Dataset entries
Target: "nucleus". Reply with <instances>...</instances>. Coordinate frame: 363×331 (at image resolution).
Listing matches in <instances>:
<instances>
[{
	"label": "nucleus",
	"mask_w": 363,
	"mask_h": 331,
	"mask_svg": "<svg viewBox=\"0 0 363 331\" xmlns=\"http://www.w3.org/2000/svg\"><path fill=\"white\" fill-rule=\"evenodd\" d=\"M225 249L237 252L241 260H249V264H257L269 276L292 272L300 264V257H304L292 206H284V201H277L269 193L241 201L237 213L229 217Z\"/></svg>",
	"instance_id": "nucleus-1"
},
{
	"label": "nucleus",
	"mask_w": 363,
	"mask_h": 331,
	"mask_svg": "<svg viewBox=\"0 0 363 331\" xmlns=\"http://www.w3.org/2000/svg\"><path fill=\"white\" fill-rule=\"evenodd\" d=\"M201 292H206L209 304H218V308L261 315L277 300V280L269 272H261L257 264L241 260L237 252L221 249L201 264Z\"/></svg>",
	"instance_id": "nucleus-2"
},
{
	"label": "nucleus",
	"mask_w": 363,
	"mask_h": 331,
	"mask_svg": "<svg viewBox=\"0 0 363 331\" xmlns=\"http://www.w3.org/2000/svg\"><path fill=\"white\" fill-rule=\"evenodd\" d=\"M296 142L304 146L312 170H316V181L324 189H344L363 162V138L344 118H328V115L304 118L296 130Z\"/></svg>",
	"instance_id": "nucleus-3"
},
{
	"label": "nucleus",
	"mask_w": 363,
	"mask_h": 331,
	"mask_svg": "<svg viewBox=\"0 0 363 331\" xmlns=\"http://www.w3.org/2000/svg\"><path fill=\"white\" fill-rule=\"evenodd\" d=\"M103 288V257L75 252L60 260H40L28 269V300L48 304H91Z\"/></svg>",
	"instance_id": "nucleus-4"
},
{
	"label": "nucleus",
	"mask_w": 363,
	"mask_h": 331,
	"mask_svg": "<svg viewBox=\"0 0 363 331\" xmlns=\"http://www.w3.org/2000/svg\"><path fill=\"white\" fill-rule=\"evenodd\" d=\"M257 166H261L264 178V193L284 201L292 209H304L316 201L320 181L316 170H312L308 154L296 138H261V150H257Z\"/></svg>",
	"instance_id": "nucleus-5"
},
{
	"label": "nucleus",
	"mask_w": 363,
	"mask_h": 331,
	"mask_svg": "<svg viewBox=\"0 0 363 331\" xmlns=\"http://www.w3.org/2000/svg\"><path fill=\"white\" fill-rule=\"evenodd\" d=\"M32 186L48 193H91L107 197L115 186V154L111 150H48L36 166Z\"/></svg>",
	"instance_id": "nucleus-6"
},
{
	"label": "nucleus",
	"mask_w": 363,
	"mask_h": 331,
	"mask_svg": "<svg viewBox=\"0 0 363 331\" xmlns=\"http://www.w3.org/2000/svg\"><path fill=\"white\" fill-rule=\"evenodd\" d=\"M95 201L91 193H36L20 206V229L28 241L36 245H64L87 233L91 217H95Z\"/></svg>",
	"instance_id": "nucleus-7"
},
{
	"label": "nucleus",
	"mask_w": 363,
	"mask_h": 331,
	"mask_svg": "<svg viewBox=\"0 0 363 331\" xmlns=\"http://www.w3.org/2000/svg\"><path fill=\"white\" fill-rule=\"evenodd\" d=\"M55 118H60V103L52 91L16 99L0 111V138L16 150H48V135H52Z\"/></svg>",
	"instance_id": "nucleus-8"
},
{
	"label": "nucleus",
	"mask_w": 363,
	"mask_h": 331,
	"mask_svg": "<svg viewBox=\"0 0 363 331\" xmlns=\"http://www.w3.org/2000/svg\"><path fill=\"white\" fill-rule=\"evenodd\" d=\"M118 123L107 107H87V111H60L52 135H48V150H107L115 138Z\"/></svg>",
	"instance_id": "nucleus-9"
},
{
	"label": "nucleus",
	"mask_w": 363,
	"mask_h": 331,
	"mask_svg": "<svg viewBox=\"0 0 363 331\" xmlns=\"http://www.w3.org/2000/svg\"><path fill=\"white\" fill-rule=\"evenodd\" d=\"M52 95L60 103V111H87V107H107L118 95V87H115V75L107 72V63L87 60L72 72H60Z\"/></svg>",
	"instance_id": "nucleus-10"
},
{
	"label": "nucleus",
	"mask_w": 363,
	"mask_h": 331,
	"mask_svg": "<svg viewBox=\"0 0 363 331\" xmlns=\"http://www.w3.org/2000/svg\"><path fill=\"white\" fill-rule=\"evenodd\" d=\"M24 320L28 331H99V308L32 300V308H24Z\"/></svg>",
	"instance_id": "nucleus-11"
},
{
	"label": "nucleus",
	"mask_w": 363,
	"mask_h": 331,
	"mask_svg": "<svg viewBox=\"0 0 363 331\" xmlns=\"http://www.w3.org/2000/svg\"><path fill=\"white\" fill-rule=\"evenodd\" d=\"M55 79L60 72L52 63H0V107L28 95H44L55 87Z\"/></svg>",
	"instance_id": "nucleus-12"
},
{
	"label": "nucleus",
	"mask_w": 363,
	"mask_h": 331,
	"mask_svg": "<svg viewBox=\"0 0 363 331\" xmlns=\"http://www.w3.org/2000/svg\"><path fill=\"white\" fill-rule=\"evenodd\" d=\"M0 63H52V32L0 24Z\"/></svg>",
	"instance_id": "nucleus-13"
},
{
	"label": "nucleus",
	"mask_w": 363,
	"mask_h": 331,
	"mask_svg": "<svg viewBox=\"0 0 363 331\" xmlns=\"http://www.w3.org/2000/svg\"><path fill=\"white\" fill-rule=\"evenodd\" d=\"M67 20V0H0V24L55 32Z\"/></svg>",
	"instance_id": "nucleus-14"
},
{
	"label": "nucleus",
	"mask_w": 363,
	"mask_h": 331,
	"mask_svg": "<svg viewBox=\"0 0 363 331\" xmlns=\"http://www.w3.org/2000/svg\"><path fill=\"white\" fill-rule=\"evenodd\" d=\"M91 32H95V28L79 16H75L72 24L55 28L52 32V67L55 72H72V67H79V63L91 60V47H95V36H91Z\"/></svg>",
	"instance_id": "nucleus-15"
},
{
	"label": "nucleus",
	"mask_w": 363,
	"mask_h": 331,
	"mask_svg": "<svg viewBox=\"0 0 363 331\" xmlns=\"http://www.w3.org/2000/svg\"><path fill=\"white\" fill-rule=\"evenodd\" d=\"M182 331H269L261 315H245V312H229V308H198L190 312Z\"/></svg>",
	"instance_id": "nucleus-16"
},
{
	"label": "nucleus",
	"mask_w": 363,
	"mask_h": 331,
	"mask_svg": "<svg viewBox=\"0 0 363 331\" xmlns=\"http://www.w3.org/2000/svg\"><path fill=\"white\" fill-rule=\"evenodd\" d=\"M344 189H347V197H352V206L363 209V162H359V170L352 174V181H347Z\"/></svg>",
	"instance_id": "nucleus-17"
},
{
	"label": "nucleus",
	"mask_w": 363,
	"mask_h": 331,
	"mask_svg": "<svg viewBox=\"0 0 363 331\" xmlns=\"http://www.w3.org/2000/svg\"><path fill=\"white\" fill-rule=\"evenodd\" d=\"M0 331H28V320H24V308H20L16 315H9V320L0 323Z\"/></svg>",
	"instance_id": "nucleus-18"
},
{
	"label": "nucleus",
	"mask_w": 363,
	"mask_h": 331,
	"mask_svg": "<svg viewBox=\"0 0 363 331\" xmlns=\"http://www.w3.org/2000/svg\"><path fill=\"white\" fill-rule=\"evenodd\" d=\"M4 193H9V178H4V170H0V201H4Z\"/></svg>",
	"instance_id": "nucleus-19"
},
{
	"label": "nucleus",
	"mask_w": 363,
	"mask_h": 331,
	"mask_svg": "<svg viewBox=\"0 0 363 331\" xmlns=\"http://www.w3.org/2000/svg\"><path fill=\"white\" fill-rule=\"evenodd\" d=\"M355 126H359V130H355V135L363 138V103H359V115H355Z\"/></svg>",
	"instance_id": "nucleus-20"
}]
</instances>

= Written task =
Could you return verbatim every line from the beginning of the rows through the line that contains "292H206L209 304H218V308L261 315L277", including that line?

= Response to the task =
Target: "nucleus". Reply with <instances>...</instances>. Coordinate frame: 363×331 (at image resolution).
Listing matches in <instances>:
<instances>
[{
	"label": "nucleus",
	"mask_w": 363,
	"mask_h": 331,
	"mask_svg": "<svg viewBox=\"0 0 363 331\" xmlns=\"http://www.w3.org/2000/svg\"><path fill=\"white\" fill-rule=\"evenodd\" d=\"M225 249L237 252L241 260H249V264H257L269 276L292 272L300 264V257H304L292 206H284V201H277L269 193L241 201L237 213L229 217Z\"/></svg>",
	"instance_id": "nucleus-1"
},
{
	"label": "nucleus",
	"mask_w": 363,
	"mask_h": 331,
	"mask_svg": "<svg viewBox=\"0 0 363 331\" xmlns=\"http://www.w3.org/2000/svg\"><path fill=\"white\" fill-rule=\"evenodd\" d=\"M201 292H206L209 304H218V308L261 315L277 300V280L269 272H261L257 264L241 260L237 252L221 249L201 264Z\"/></svg>",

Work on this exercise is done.